Alas, I did not have a chance to write about this project while it was still on public display last month at the Graham Foundation in Chicago, but Design With Co.—an interesting firm previously featured here for their “Farmland World” proposal—has put together an analytic landscape model called the “Midwestern Culture Sampler.”
The idea behind the model was to use “a fictional institutional entity called the Institute for Quantities, Scale and Image” in order to illustrate patterns of land use across the United States.
The resulting model, at ten-and-a-half square-feet, thus showed “a full square mile of the average geography and settlement patterns of the United States in their representative proportions.”
In other words, if 27% forest cover, 11% asphalt, 53% agricultural, or any other possible mathematical combination—including number of sports fields, schools, roads, or even hospitals—was the average American use of a given square-acreage of land, then that is how it would be modeled by Design With Co.
This would result in a perfectly calibrated but, for that very reason, utterly absurd representation of the ideal countryside.
In fact, the designers’ quest for exact calibration also extended to the architecture itself, which became a cartoonish, postmodern exaggeration of midwestern building styles.
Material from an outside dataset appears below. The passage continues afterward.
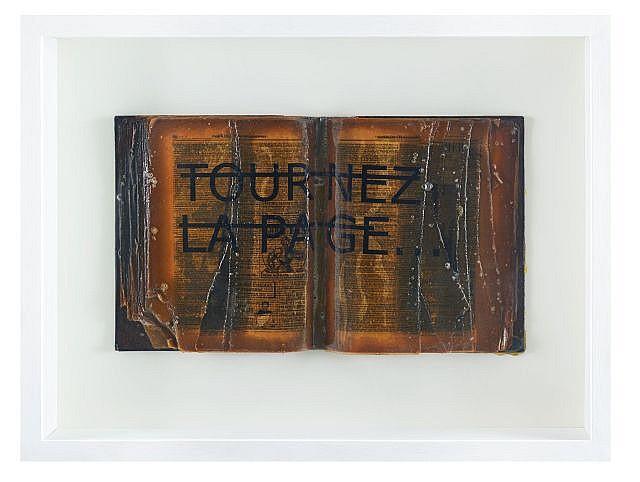 RERO Né en 1983 SANS TITRE (TOURNEZ LA PAGE...) - 2011 Livre, résine et lettres vinyles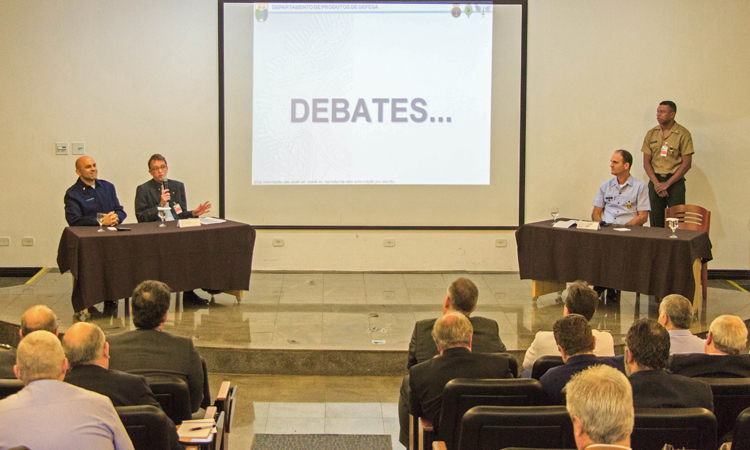 10º Fórum da Indústria de Defesa debate sobre o futuro da tecnologia estratégica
Further, the designers explain, “Within this territory are various landmarks and attractions that are relocated in ways that enhance or challenge their architectural metaphors.”
These include, for example, the “Leaning Tower of Pisa” as rebuilt in Niles, Illinois.
An accompanying guidebook, which I have not yet seen, called Mis-Guided Tactics for Propriety Calibration, apparently offers a history of their fictional institution, but perhaps also, as its title suggests, includes a series of instructions for how one’s own land use patterns could brought into mathematical alignment with the national average.
Build another baseball diamond!
Their overall intention, according to the designers, was “to reframe the familiar in a way that begins to feel like a hyper-real fairy tale,” a landscape of exaggerated relationships and distorted terrains that, nonetheless, are mathematically accurate reflections of the country.
I believe the model is now traveling to other venues, so keep your eye out for the American average landscape popping up in a gallery near you.